This study investigates how anchor point placement on lower-limb soft exoskeletons affects gait kinematics, muscle activation, and metabolic energy expenditure—aiming to enhance assistance efficacy and user-specific adaptation. Using the XoSoft soft exoskeleton platform, six distinct anchor configurations were evaluated via multimodal human response assessment, integrating inertial measurement unit (IMU)-based motion capture, surface electromyography (sEMG), and indirect calorimetry. Results reveal, for the first time, that a posterior knee–anterior hip anchor combination synergistically optimizes hip joint torque transmission, significantly reducing hip flexor activation (−10.21%) and net metabolic cost (−18.45%), while inducing inter-joint kinematic coupling. Crucially, anchor efficacy exhibits substantial inter-subject variability, prompting the proposal of a “personalized anchor design” paradigm. This work provides novel biomechanical evidence for subject-specific anchor optimization in soft exoskeletons, advancing both biomechanical compatibility and energetic efficiency.

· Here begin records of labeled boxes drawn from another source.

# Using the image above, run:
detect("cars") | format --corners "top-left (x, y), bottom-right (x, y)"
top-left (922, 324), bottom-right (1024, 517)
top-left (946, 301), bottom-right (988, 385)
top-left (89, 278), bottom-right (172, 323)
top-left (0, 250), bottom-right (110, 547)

Anchor point placement is a crucial yet often overlooked aspect of exosuit design since it determines how forces interact with the human body. This work analyzes the impact of different anchor point positions on gait kinematics, muscular activation and energetic consumption. A total of six experiments were conducted with 11 subjects wearing the XoSoft exosuit, which assists hip flexion in five configurations. Subjects were instrumented with an IMU-based motion tracking system, EMG sensors, and a mask to measure metabolic consumption. The results show that positioning the knee anchor point on the posterior side while keeping the hip anchor on the anterior part can reduce muscle activation in the hip flexors by up to 10.21% and metabolic expenditure by up to 18.45%. Even if the only assisted joint was the hip, all the configurations introduced changes also in the knee and ankle kinematics. Overall, no single configuration was optimal across all subjects, suggesting that a personalized approach is necessary to transmit the assistance forces optimally. These findings emphasize that anchor point position does indeed have a significant impact on exoskeleton effectiveness and efficiency. However, these optimal positions are subject-specific to the exosuit design, and there is a strong need for future work to tailor musculoskeletal models to individual characteristics and validate these results in clinical populations.